The European Court of Human Rights has twice ruled that Baku residents had been illegally deprived of their property. In 2007, Valentina Akimova won repossession of her flat along with 10,000 manats (12,500 dollars) of compensation after an Azerbaijan court had allowed the refugees to remain in her flat until the occupied territories were liberated.
Then, in February this year, Jafar Jafarov won a similar case, and will probably be able to take back his flat in the next few months. However, the homeless people are unlikely to take too much comfort from these isolated cases.
In October 2006, a group of the residents visited Ali Hasanov, head of the state committee for refugees’ affairs.
“Although I understand your problem well, it is not in my power to solve it soon. I promise you that the first people moved into flats built for refugees will be those who are occupying other people’s flats,” he told the group at the time.
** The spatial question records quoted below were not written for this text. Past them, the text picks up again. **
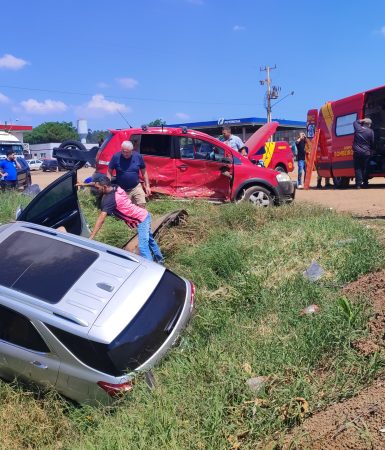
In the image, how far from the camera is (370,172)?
47.3ft

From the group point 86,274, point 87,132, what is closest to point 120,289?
point 86,274

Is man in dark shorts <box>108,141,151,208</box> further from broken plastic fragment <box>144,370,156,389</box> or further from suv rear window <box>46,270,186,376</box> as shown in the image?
broken plastic fragment <box>144,370,156,389</box>

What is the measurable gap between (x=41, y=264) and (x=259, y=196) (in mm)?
6543

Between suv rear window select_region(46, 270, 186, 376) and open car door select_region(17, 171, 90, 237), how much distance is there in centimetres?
232

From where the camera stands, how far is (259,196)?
10438mm

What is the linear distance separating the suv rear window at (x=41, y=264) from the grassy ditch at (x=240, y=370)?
834 mm

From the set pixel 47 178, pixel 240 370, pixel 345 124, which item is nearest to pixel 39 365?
pixel 240 370

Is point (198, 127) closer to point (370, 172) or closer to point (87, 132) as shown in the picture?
point (370, 172)

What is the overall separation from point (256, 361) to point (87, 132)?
7654cm

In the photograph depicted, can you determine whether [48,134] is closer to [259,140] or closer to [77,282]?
[259,140]

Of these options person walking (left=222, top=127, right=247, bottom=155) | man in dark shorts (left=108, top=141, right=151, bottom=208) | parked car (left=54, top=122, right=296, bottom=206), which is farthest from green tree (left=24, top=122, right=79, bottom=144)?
man in dark shorts (left=108, top=141, right=151, bottom=208)

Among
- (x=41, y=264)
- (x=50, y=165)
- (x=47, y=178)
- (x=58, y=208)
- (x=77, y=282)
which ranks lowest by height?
(x=50, y=165)

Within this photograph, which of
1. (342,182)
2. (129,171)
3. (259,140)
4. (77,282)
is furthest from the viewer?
(342,182)

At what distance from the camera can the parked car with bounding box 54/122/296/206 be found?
34.3 ft
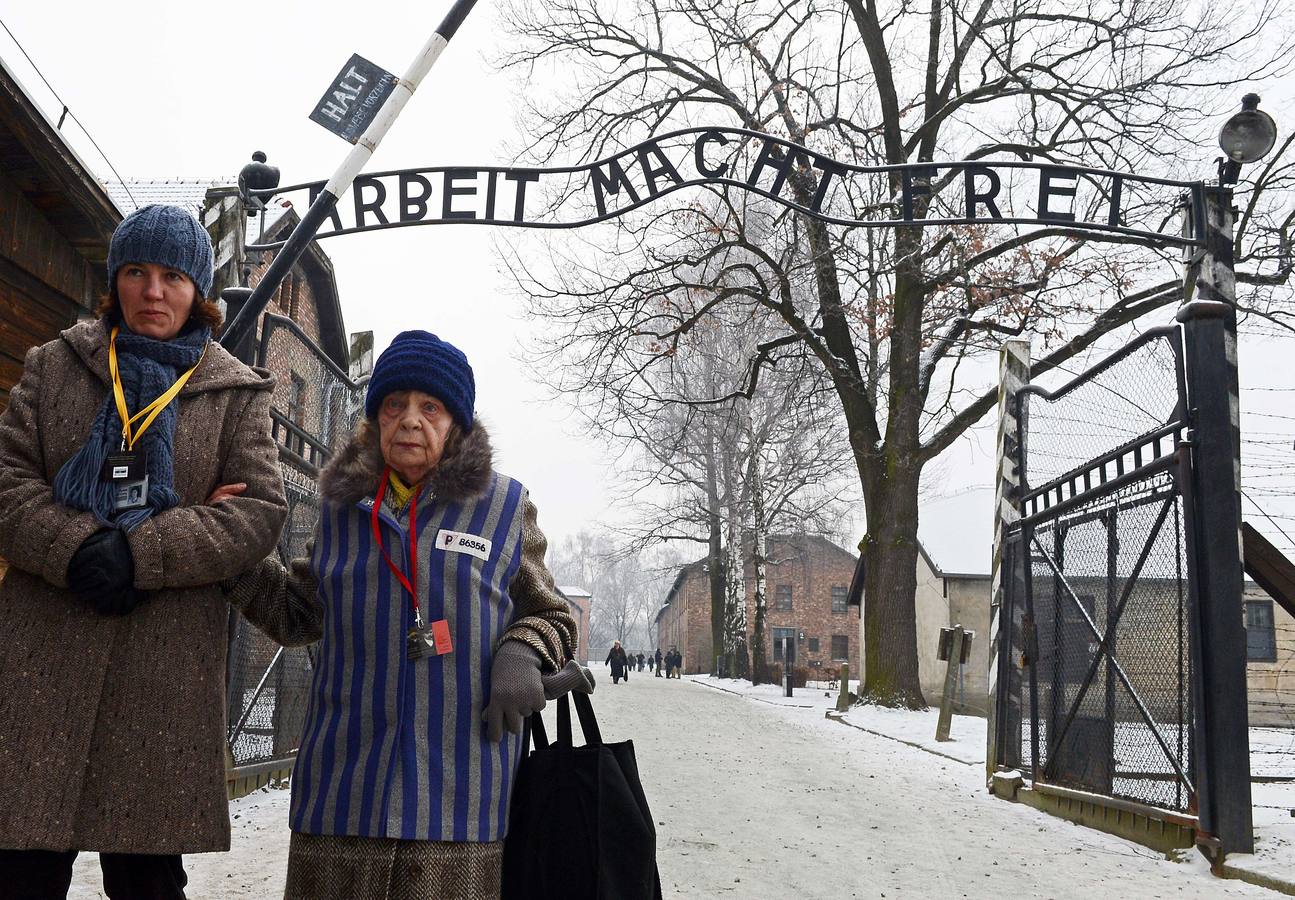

Four years have passed, and once again Hasanov has promised their problem will be resolved in the near future.
“At the moment around 6,000 refugees are living in illegally seized flats, half of them in Baku,” he said.
“We have taken six months to fully investigate the problem, and have the addresses of all the houses, which will be vacated very soon. This is around 300-400 buildings.”
Leyla Leysan is a freelance journalist trained by IWPR.